The news of an opening at the Supreme Court of the United States forces all Americans to re-acquaint themselves with the Latin term “stare decisis.” The term, which roughly translated means ‘let the decision stand,’ re-appears in the media each time the President finds himself with an opportunity to make an appointment to the High Court.
But just what does stare decisis mean in practice? Does it mean that a court must always follow a prior decision it reached on a question of law?
Hardly. And a review of cases from just this term, as well as history, demonstrates that stare decisis has its place in our judicial canon, but the Court does not consider it an inexorable command.
First, consider the “internet tax” case – South Dakota v. Wayfair. Here, the justices considered two Supreme Court precedents from the last 50 years, both of which held that a state cannot require an out-of-state seller with no physical presence in the state to collect and remit sales taxes on goods the seller ships to consumers in the state. Despite those precedents, the Court overruled them – in part because of the changes in the country wrought by Amazon and other internet sellers. It held that states are free to collect taxes on sales made over the internet to consumers in their states, even if the sales are made by out-of-state sellers.
Stare decisis? It was of no moment to the majority of the justices, even when Chief Justice John Roberts played that beat in his dissenting opinion.
Next, consider the case of Janus v. AFSCME, an important case related to government employee unions decided late in this year’s Supreme Court term. Here, once again the Court was confronted with a precedent – this time from 1977 – which held a state could compel a government employee to pay fees to a union that the employee refused to join. That the employee did not support the union or what it did with his money did not matter to the justices when this question was first addressed in a case known as Abood v. Detroit Board of Education. There, the Court said it did not violate the Constitution to force the employee to pay the union fees the employee did not want to pay.
But, in the Janus case the Supreme Court held that it got the call wrong in Abood. Justice Samuel Alito explained for a majority of the justices that forcing an employee to pay money to a union that the employee does not support violates that employee’s free speech rights.
What of stare decisis? What of adhering to precedent?
When the Court misapplies the Constitution, as it did in Abood, those concerns can be overcome by the need to ensure the Constitution is followed and the path of the law corrected- as the Court did in Janus.
Certainly, stare decisis has its place in our courts. Lower courts should and must always adhere to the controlling precedents of higher courts. And even the nation’s highest court should recognize that following precedent in most instances provides stability and reliability for both the law and the nation. A stable, reliable system of laws allows Americans to understand what conduct is lawful and what is not and to govern their behavior accordingly.
A good example of where stare decisis carried the day for these very reasons arose a decade or so ago. Then, the Supreme Court was asked to reconsider Miranda v. Arizona – the 1966 decision that required law enforcement officers to provide arrestees with their “Miranda warnings” – “you have the right to remain silent, anything you say can and will be used against you…” All Americans know those warnings because they appear on television so regularly.

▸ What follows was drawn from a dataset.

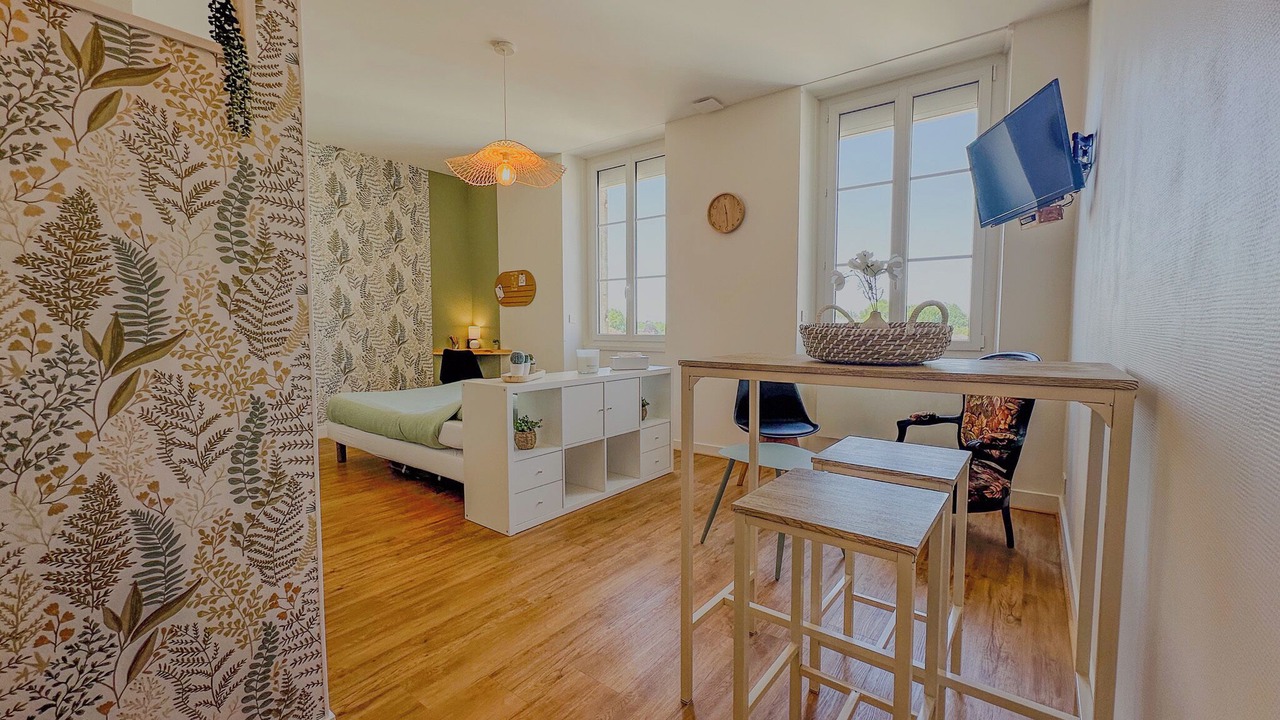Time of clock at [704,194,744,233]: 11:29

Although those warnings are not exactly in the text of the Constitution, the nation came to rely upon them over the years, with little objection, in the ensuing decades. The Miranda warnings became widely adopted and accepted by the American people. Therefore, when the High Court was asked to declare those warnings not constitutionally required in a case called Dickerson v. United States, based in part on a congressional effort to overrule the warnings, Chief Justice William Rehnquist upheld the warnings as “constitutionally-based” and worthy of protection specifically because of stare decisis.
Thus, in that instance, stare decisis carried the day.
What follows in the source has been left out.